[petsc-users] Strange Partition in PETSc 3.11 version on some computers

Mark Adams mfadams at lbl.gov
Fri Oct 18 18:45:26 CDT 2019


My point is that if these partitions are in fact some simple chopping of
the source grid, then ParMetis might not be used somehow,and you are just
in effect using "-mat_partitioning_type current".
If these partitions could in fact be from a simple 1D,
lexicographical, partitioning of the input vertices then this would
indicate that ParMetis is not active for some reason.

On Fri, Oct 18, 2019 at 7:25 PM Danyang Su <danyang.su at gmail.com> wrote:

> I use the default partition from PETSc. Is there any partition option
> available from PETSc side for METIS?

Source data:

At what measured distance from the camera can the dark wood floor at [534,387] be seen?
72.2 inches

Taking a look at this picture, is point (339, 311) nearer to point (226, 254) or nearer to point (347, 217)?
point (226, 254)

Jobs:
1. Which software packages does the PETSc mailing-list post name? List each one once.
2. In the PETSc mailing-list post, can you repeat word for word the part that opens with the words containing "On Fri, Oct" and closes with "side for METIS?"?

Outputs in order:
1. PETSc, ParMetis, METIS

2.
On Fri, Oct 18, 2019 at 7:25 PM Danyang Su <danyang.su at gmail.com> wrote:

> I use the default partition from PETSc. Is there any partition option
> available from PETSc side for METIS?